These functions perform bootstrap subsampling of mean readcounts at different positions within regions of interest (metaSubsample), or, in the more general case of metaSubsampleMatrix, column means of a matrix are bootstrapped by sampling the rows. Mean signal counts can be calculated at base-pair resolution, or over larger bins.

metaSubsample(
  dataset.gr,
  regions.gr,
  binsize = 1L,
  first.output.xval = 1L,
  sample.name = deparse(substitute(dataset.gr)),
  n.iter = 1000L,
  prop.sample = 0.1,
  lower = 0.125,
  upper = 0.875,
  field = "score",
  NF = NULL,
  remove.empty = FALSE,
  blacklist = NULL,
  zero_blacklisted = FALSE,
  expand_ranges = FALSE,
  ncores = getOption("mc.cores", 2L)
)

-- -- --

__PROBLEM A__
In the function reference above, what default value is given for n.iter?

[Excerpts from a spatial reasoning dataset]
-- -- --

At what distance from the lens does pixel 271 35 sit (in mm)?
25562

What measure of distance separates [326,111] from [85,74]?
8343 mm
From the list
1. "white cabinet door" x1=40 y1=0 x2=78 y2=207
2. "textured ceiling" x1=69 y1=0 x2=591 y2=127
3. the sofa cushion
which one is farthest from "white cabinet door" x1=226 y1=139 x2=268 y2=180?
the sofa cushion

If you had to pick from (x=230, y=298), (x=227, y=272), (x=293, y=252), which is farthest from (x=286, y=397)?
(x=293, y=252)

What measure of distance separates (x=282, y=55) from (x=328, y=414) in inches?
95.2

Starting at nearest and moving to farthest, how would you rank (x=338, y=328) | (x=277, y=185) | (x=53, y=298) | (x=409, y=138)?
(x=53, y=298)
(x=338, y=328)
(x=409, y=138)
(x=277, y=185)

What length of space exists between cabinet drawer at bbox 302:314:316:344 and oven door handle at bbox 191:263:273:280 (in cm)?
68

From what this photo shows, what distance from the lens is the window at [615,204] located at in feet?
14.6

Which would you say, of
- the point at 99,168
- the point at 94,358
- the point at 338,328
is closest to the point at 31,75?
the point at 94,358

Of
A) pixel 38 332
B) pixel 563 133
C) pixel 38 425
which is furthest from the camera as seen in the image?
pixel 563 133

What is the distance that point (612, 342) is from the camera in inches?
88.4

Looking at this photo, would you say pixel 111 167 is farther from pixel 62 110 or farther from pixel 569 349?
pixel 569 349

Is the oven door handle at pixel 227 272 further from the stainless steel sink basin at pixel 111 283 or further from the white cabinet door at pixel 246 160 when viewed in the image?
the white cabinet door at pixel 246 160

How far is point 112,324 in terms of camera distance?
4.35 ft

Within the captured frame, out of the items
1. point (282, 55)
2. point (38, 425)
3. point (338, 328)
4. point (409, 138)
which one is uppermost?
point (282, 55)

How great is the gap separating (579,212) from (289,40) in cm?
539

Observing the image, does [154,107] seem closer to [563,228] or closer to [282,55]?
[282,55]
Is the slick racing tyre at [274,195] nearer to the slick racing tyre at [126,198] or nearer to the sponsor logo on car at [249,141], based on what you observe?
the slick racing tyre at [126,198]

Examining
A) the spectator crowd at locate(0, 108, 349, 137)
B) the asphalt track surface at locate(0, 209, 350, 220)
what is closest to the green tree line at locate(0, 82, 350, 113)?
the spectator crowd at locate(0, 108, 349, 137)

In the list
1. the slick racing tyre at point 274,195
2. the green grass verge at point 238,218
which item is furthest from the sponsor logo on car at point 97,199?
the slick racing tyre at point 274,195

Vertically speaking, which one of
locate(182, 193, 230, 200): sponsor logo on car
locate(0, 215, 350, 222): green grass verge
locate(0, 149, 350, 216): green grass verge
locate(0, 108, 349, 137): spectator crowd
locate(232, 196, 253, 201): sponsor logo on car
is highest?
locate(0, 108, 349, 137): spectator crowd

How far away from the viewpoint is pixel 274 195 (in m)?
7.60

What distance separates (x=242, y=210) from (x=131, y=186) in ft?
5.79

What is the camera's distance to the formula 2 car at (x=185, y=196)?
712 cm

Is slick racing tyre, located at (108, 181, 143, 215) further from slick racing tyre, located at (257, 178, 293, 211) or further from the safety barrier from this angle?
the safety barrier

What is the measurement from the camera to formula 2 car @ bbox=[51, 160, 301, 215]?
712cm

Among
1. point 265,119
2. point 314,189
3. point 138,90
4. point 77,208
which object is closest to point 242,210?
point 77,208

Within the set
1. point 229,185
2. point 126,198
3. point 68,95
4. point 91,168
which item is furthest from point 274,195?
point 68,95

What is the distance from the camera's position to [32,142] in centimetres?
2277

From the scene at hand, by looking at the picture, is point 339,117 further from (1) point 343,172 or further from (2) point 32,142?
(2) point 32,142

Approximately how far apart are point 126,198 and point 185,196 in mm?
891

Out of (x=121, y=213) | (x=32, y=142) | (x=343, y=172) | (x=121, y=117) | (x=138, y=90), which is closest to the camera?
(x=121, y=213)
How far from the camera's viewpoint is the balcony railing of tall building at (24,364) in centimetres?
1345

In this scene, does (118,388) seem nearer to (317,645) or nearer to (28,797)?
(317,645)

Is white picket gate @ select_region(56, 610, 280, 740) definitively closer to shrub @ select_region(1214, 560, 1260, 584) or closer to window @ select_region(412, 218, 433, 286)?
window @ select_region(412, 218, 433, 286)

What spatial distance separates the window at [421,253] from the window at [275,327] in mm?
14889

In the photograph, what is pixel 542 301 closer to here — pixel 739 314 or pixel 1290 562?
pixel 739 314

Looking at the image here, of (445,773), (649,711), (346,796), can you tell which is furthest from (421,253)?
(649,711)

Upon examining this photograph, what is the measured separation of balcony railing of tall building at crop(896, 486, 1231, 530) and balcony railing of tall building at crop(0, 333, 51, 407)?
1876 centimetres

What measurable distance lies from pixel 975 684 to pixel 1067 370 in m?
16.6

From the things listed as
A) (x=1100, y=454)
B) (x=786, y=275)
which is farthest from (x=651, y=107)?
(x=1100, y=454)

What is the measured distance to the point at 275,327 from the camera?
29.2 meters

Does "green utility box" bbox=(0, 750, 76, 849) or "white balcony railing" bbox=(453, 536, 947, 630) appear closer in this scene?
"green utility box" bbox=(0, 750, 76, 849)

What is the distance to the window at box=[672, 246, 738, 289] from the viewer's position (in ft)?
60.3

-- -- --

__PROBLEM B__
Gather every line of the records that contains the string "camera".

__ANSWER A__
1000L

__ANSWER B__
which is furthest from the camera as seen in the image?
What is the distance that point (612, 342) is from the camera in inches?
How far is point 112,324 in terms of camera distance?
What is the camera's distance to the formula 2 car at (x=185, y=196)?
What is the measurement from the camera to formula 2 car @ bbox=[51, 160, 301, 215]?
What is the distance from the camera's position to [32,142] in centimetres?
Out of (x=121, y=213) | (x=32, y=142) | (x=343, y=172) | (x=121, y=117) | (x=138, y=90), which is closest to the camera?
How far from the camera's viewpoint is the balcony railing of tall building at (24,364) in centimetres?
What is the measured distance to the point at 275,327 from the camera?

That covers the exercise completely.